Journey One / Chapter 16

Western China

January 2016

Travelling through two Westernmost chinese provinces - Uyghur Autonomous Region of Xinjiang and the Gansu Province, whose areas are mostly covered by deserts and mountains.

As I entered the China from the westernmost border with Kyrgyzstan, I come to the largest, yet most sparsely populated region of China - the Uyghur Autonomous Region of Xinjiang, which is inhabited by great number of ethnic minorities, most prominently by Uyghurs, old turkic nation closely related to nations of central asian countries. While the largest city in the region is Urumqi in the north, this city has been largery re-developed by china and nowadays looks same as any other chinese city. Nevertheless, ancient silk road city of Kasghar still manages to keep its ancient charm, and still serves as an important point of trade and as cultural melting point, where west meets the east.

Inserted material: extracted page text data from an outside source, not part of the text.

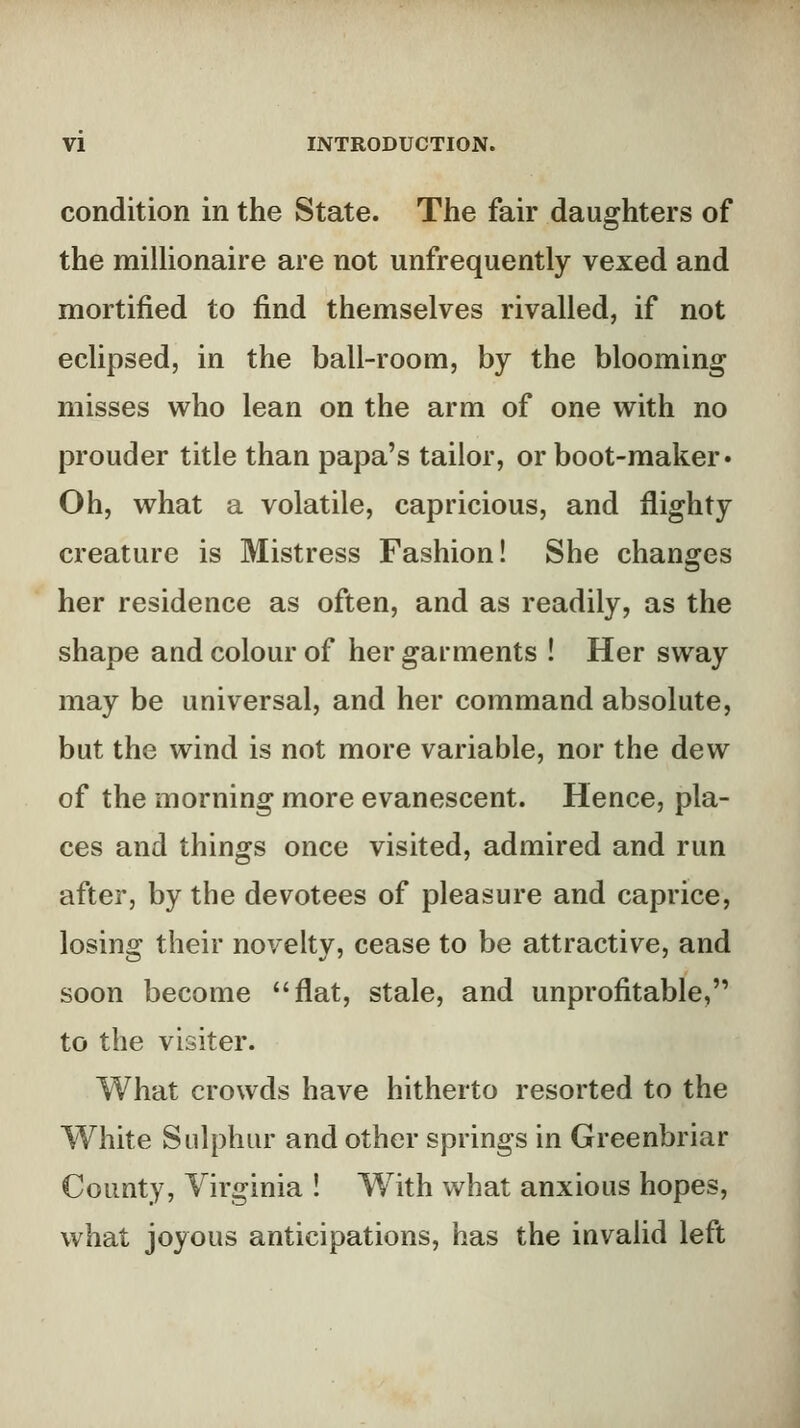 vi INTRODUCTION.

condition in the State. The fair daughters of the millionaire are not unfrequently vexed and mortified to find themselves rivalled, if not eclipsed, in the ball-room, by the blooming misses who lean on the arm of one with no prouder title than papa's tailor, or boot-maker. Oh, what a volatile, capricious, and flighty creature is Mistress Fashion! She changes her residence as often, and as readily, as the shape and colour of her garments ! Her sway may be universal, and her command absolute, but the wind is not more variable, nor the dew of the morning more evanescent. Hence, places and things once visited, admired and run after, by the devotees of pleasure and caprice, losing their novelty, cease to be attractive, and soon become "flat, stale, and unprofitable," to the visiter.

What crowds have hitherto resorted to the White Sulphur and other springs in Greenbriar County, Virginia ! With what anxious hopes, what joyous anticipations, has the invalid left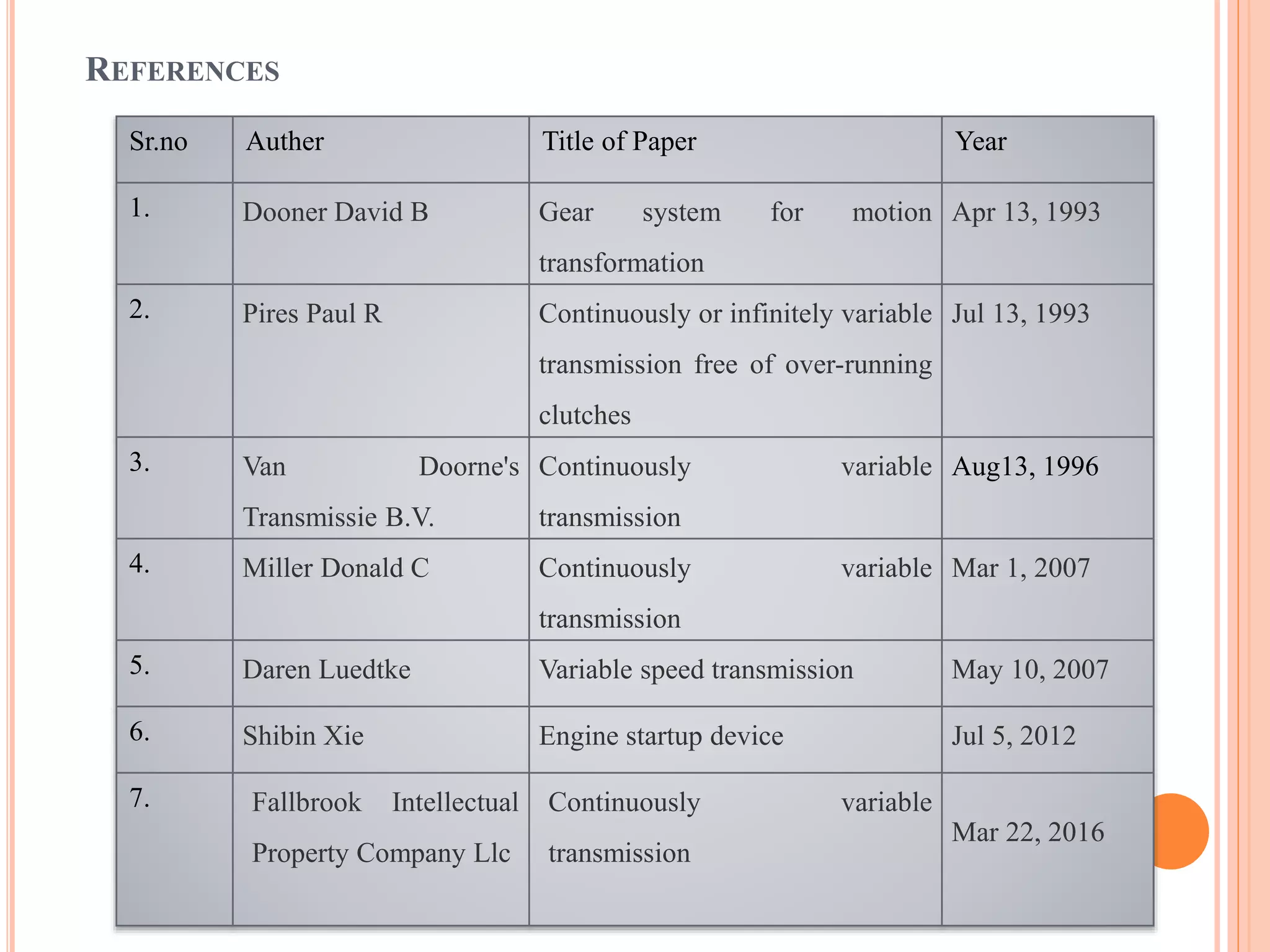 REFERENCES

| Sr.no | Auther | Title of Paper | Year |
|---|---|---|---|
| 1. | Dooner David B | Gear system for motion transformation | Apr 13, 1993 |
| 2. | Pires Paul R | Continuously or infinitely variable transmission free of over-running clutches | Jul 13, 1993 |
| 3. | Van Doorne's Transmissie B.V. | Continuously variable transmission | Aug13, 1996 |
| 4. | Miller Donald C | Continuously variable transmission | Mar 1, 2007 |
| 5. | Daren Luedtke | Variable speed transmission | May 10, 2007 |
| 6. | Shibin Xie | Engine startup device | Jul 5, 2012 |
| 7. | Fallbrook Intellectual Property Company Llc | Continuously variable transmission | Mar 22, 2016 |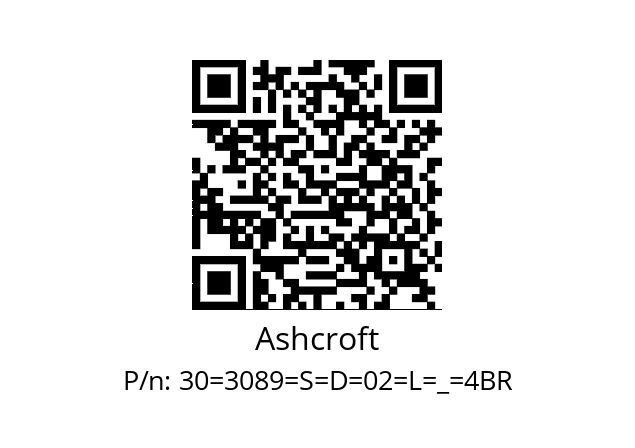 Ashcroft

P/n: 30=3089=S=D=02=L=_=4BR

After thousdants of kilometers of travels through vast expanses of Xinjiang province, mostly through Taklamakan and Gobi deserts, I came to Gansu province, westernmost part of ancient China. The whole province is basically a long depressed corridor (known as Hexi Corridor) between Qilian Mountains and Tibetan Plateau on the south and the Loess Plateau and Gobi desert on the north. It is here where easternmost outpost of China have been historically, such as Dunhuang trade city with famous Mogao Caves or Jiaiu Pass Fortress and western end of the Great Wall. Arid in similar way as Xinjiang, scenery mostly changes from various mountains to deserts to steppes, with fertile area beginning at the very eastern end near Shaanxi province.